Both women continued down Main, their conversation melting into the loud buzz on the street.
Josiah knew all things were not as they seemed. “The hidden secrets destroy our souls,” he whispered. “Just look at me. Not so long ago, or maybe very long ago, I was a drinking,
laughing, jovial man who came home to a wife and children every night after relaxing at the local bar.”
“‘Nice fellow,’ all my drinking friends said of me.” He smirked.
“They did not know. I sure presented a kind persona to all who knew me. All but my own family, that is. With them, I became as mean-spirited and evil as I pretended to be pleasant and affable to my buddies.

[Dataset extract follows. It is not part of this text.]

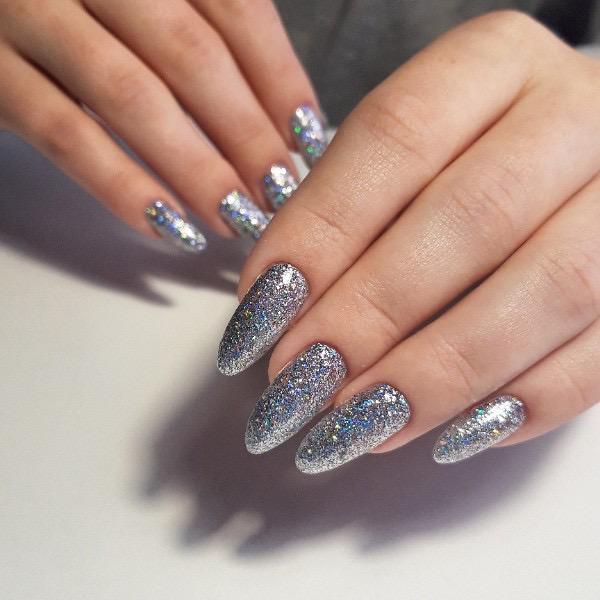 Маникюр с серебряными блестками на длинные ногти.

“The day of my home’s destruction, I didn’t go home. Instead, I celebrated my big raise and flirted with Jane, the town’s most available young woman. An hour later, the Devil paid a visit to my small hometown.” Josiah wiped back the angry tears and stood up.
“What’s done is done.”
Convincing Pastor Lucas would not be easy. It is never easy to speak of the spiritual realm in concrete terms, Josiah thought. Been there, done that, bought the whole outfit. Josiah winced at the sad memory of one of his wife’s many sayings. I should know. Not very long ago my view of God and the spiritual world could be described as agnostic, at best.
“My advantage is knowledge. I know Lucas is already fighting a battle with evil clothing itself as light and a friend of God. But how do I convince him of this fact, Lord?”
Josiah walked up Main toward Birch and took in the small mom-and-pop shops of Ravens Cove.
There stood the all-important General Store, which sold everything from bolts to TVs. Through the window, he could see a food aisle on the left—better check the expiration date.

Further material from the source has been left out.